FIG. 9 shows the possible arrangements of an HCC apparatus according to an embodiment in an RF device. The RF device 900 comprises an active device 902 with an input terminal 9021 for receiving an RF input signal and an output terminal 9022. Although a single input terminal and a single output terminal are shown, the active device 902 may also include additional input and output terminals. A bias network 904 is connected at the output terminal 9022. The output terminal 9022 is also connected to a matching network 906 which can provide an output RF signal.

As mentioned above, for the HCC apparatus 30 described above, the fundamental matching can be independent from the harmonic tuning process. Thus, the HCC apparatus can be flexibly inserted into at least one of: the position-1 inside the bias network 904, the position-2 inside the matching network 906, and the position-3 out of the matching network while being connected to the matching network 906. The HCC apparatus may be configured to receive the output signal generated by the active device 902 and further configured to control at least two harmonics of the operation frequency band of the active device 902, by providing harmonic terminations on adjacent two tuned frequencies.

FIGs. 10A-10B show different application scenarios of an HCC apparatus according to an embodiment of the disclosure. As shown, the HCC apparatus is applied in an RF device 100 such as an RF power amplifier for efficiency enhancement. The RF device 100 comprises an active device 102 such as a GaN HEMT power transistor. The active device 102 comprises an input terminal A, an output terminal B, an input matching network 104 arranged between the active device 102 and an input node C, an input bias network 106 arranged at the input terminal A, an output matching network 108 arranged between the active device 102 and an output node D, and an output bias network 110 arranged at the output terminal B.

**ASSIGNED TASK A:** Revise the HCC apparatus passage starting with "As mentioned above, for" and going on through "two tuned frequencies.", changing "harmonic terminations" to "harmonic loads".
**ASSIGNED TASK B:** Write what comes next in the passage on the HCC apparatus, picking up after its last sentence.
The material placed after this point is separate from the passage on the HCC apparatus.

**INFORMATION PROVIDED:**
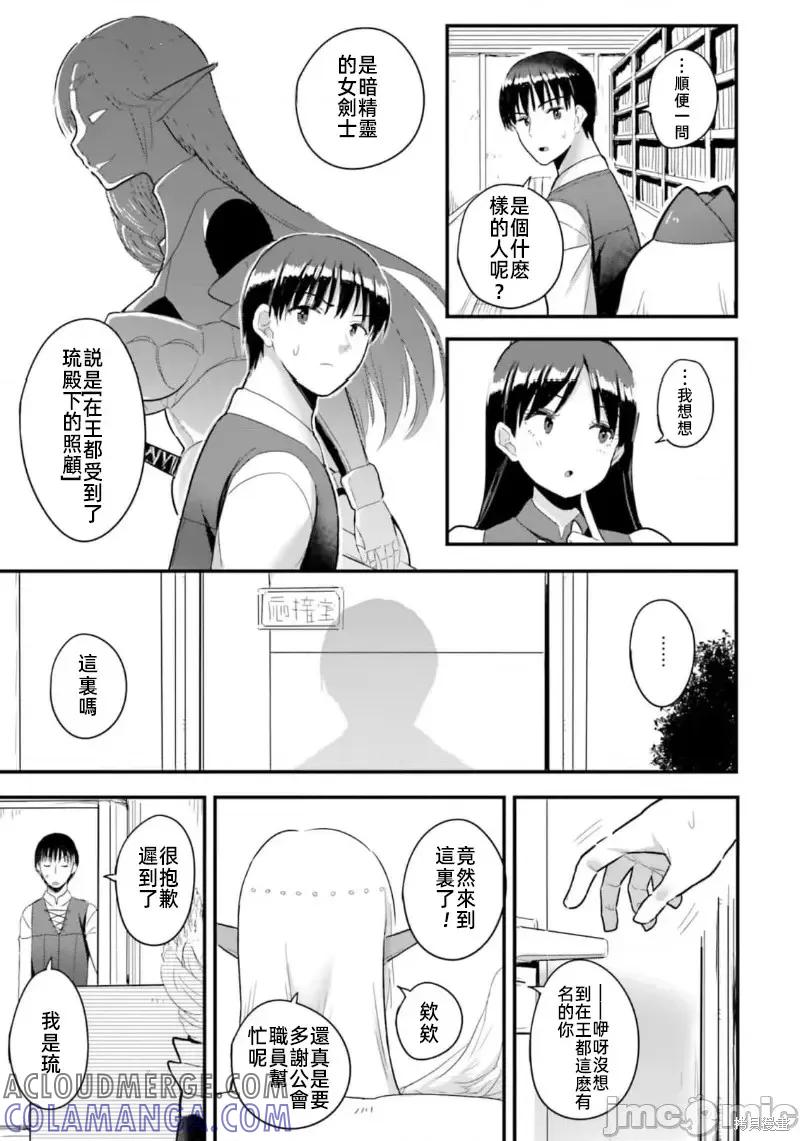 在逆转异世界我被迫和S级女冒险者结婚 - 第16话 - 第13张图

**RESPONSE BOX A:**
As mentioned above, for the HCC apparatus 30 described above, the fundamental matching can be independent from the harmonic tuning process. Thus, the HCC apparatus can be flexibly inserted into at least one of: the position-1 inside the bias network 904, the position-2 inside the matching network 906, and the position-3 out of the matching network while being connected to the matching network 906. The HCC apparatus may be configured to receive the output signal generated by the active device 902 and further configured to control at least two harmonics of the operation frequency band of the active device 902, by providing harmonic loads on adjacent two tuned frequencies.

**RESPONSE BOX B:**
The HCC apparatus may be configured to receive either the input or output signal generated by the active device 102 and further configured to control at least two harmonics of the operation frequency band of the active device 102, by providing harmonic terminations on adjacent two tuned frequencies.

In FIG. 10A, the HCC apparatus is placed after the output matching network 108 on the signal path. Thus, it can provide a total “fundamental matching free” HCC over a broad bandwidth. In FIG. 10B, the HCC apparatus is placed after the combination of “quarter wave line plus RF bypass capacitors” on the bias path. This branch placement enables the HCC apparatus to be easily decoupled from the matching network 108.

However, the present disclosure is not limited to the above examples. Optionally, the HCC apparatus may be inserted into at least one of the following points for input and/or output harmonic termination purpose:

a point in the input matching network 104;

a point in the input bias network 106;

a point in the output matching network 108;

a point in the output bias network 110 (e.g., inserted into the quarter wave transmission line in FIG. 10B) ;

a point out of the input matching network 104 and the output matching network 108; and

a point out of the input matching network 104 and the output matching network 108, while being connected to the input matching network 104 and/or the output matching network 108.

Thus, it can provide high flexibility of integration of harmonic termination within matching networks, signal lines or bias lines.

Further, optionally, the active device may comprise more than one input and/or output terminals. This case may relate to, for example, Doherty, envelope tracking, dynamic load modulation, and so on.

FIG. 11 is a block diagram showing an RF device according to an embodiment of the disclosure. As shown, the RF device 1100 includes the HCC apparatus 30 described above. As an example, the RF device 1100 may be a power amplifier such as a Doherty PA. As another example, the RF device 1100 may be a radio unit (e.g., remote radio unit simply referred to as RRU) of a base station. As another example, the radio device 1300 may be an RU of a terminal device such as a mobile phone. The other configurations of the PA and the RU of the base station or the mobile phone may be well known to those skilled in the art, and thus the detailed description thereof is omitted here.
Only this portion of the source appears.